+++ The data +++

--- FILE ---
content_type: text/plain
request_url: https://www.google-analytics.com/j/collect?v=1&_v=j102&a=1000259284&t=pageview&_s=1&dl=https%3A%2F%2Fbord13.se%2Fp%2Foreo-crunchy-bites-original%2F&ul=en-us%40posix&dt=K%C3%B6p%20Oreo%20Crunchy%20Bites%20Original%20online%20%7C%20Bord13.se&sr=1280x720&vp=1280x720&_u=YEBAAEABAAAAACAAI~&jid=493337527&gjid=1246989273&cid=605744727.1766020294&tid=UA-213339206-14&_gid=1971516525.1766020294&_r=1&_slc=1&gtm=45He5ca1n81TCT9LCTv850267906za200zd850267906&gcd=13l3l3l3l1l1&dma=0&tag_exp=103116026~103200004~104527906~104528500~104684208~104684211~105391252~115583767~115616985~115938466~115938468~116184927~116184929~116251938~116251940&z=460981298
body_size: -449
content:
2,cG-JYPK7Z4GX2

+++
+++ The data +++

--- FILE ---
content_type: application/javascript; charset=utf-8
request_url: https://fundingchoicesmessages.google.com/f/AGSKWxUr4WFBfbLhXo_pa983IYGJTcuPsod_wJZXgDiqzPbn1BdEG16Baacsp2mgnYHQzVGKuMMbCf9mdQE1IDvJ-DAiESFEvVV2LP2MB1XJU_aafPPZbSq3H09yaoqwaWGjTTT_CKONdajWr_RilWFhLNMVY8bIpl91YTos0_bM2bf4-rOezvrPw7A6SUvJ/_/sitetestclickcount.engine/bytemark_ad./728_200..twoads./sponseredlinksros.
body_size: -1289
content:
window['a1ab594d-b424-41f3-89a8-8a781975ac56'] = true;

+++

Only the count belongs in your answer, so please work out how many lines of the data contain "google".

# Result for this task:
2